→ **Things to do**
- 1) According to the piece on honoring veterans, whom does Memorial Day remember?
- 2) Extend the piece on honoring veterans, picking up after its final sentence.

→ **Given text**
-----
Take time to honor veterans throughout year


I hope that during this week that includes Veterans Day, you have taken time to honor veterans. By this I do not mean just taking advantage of all those retail deals and discounts so loudly presented on TV and elsewhere.

Like our other holidays, it is helpful to be reminded of some history of this day in order to really appreciate its meaning and significance and, in particular, to differentiate it from other days of recognition.

On Nov. 11, 1918, after four years of trench warfare in Europe, a treaty was signed ending World War I. The treaty of Versailles marked the end of what was hoped to have been the war to end all wars. Soon after, the U.S. instituted Armistice Day, a national holiday to remember the sacrifices of WWI soldiers. Only a few years later, in 1954 following World War II and the Korean War, Congress changed the holiday’s name to Veterans Day, changing its purpose and scope. It became a day that allows Americans to remember and honor the sacrifices of all soldiers who have served in our military.

A lot of people wrongly think it’s “Veteran’s Day” or “Veterans’ Day.” The day is not a day the “belongs” to one veteran or multiple veterans, which is what the apostrophe would imply. It is a day for all to honor all veterans, so no apostrophe needed. Since many Americans get them confused, it is also important to eliminate the confusion with Memorial Day. Memorial Day is a time to remember those who gave their lives for our country, particularly in battle or from wounds suffered in battle. Veterans Day honors all of those who have served in war or peace.
-----
→ **Information supplied**
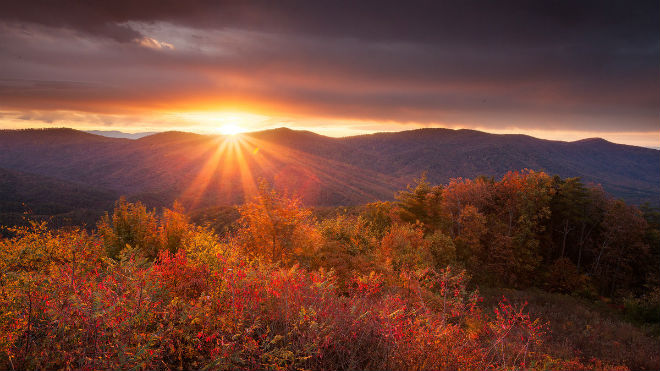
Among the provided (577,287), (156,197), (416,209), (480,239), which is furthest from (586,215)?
-----
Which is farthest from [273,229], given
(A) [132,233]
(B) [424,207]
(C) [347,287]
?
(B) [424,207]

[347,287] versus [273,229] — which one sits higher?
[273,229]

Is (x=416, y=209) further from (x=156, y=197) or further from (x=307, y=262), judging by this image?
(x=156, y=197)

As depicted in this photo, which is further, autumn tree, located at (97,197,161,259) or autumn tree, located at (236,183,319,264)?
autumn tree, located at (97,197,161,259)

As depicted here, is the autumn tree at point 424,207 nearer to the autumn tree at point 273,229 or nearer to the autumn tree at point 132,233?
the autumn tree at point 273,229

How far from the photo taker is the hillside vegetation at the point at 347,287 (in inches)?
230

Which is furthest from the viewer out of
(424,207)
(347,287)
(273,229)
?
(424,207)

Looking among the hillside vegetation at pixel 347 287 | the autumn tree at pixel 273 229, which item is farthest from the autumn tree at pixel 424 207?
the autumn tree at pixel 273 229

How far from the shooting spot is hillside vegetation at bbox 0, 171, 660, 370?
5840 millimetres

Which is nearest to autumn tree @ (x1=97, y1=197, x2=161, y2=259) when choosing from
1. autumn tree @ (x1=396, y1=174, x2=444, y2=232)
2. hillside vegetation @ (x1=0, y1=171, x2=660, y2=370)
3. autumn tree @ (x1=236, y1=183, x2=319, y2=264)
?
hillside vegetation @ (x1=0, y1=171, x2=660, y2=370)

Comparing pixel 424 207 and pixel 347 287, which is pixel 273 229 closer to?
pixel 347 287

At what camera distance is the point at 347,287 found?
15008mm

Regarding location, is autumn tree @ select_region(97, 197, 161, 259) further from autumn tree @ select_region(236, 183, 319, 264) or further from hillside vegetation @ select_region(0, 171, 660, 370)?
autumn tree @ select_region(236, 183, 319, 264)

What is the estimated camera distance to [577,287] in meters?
-----
→ **Task results**
- 1) Those who gave their lives for our country, particularly in battle or from wounds suffered in battle.

- 2)
As a pastor and a person who has severed in the military, I readily acknowledge that Veterans Day is not an official religious holiday. Just like New Year’s Day, Mother’s Day, Independence Day, Labor Day and others, it is not part of the liturgical calendar. I am also aware many of our church members are veterans and with those currently serving are worthy of recognition by and support of their church communities.

Without making a theological statement regarding war, in our church community, we take a few minutes within our service on the Sunday before Veterans Day to recognize all who are or have served. We do this with a visual presentation highlighting those currently serving and veterans. The presentation includes pictures if we have them. It often includes the person at the time of their service and then more recently, sometimes with family members.

Pictures can bring remembrances and sometimes chuckles. For some of us remembering and having others see us when we were thinner, had more hair, and youthful faces, can be a mixed blessing. This is one way for the church community to say we remember, we respect, and we care.

I close with a timeless statement by a veteran.

“Now, Therefore, I, Dwight D. Eisenhower, president of the United States of America, do hereby call upon all of our citizens to observe Thursday, Nov. 11, 1954, as Veterans Day. On that day let us solemnly remember the sacrifices of all those who fought so valiantly, on the seas, in the air, and on foreign shores, to preserve our heritage of freedom, and let us reconsecrate ourselves to the task of promoting an enduring peace so that their efforts shall not have been in vain. I also direct the appropriate officials of the government to arrange for the display of the flag of the United States on all public buildings on Veterans Day.” Proclamation 3071 — Veteran’s Day, 1954

Given current restrictions created by the pandemic, recognitions are of course very different this year. But one good way to continuously honor our veterans is to be a good citizen, participate in our democratic process, fight for justice, and pray for our nation.


By Robert J. Gustafson

Your Pastor Speaks

Robert J. Gustafson, Ph.D., P.E, is pastor of West Berlin Presbyterian Church, 2911 Berlin Station Road.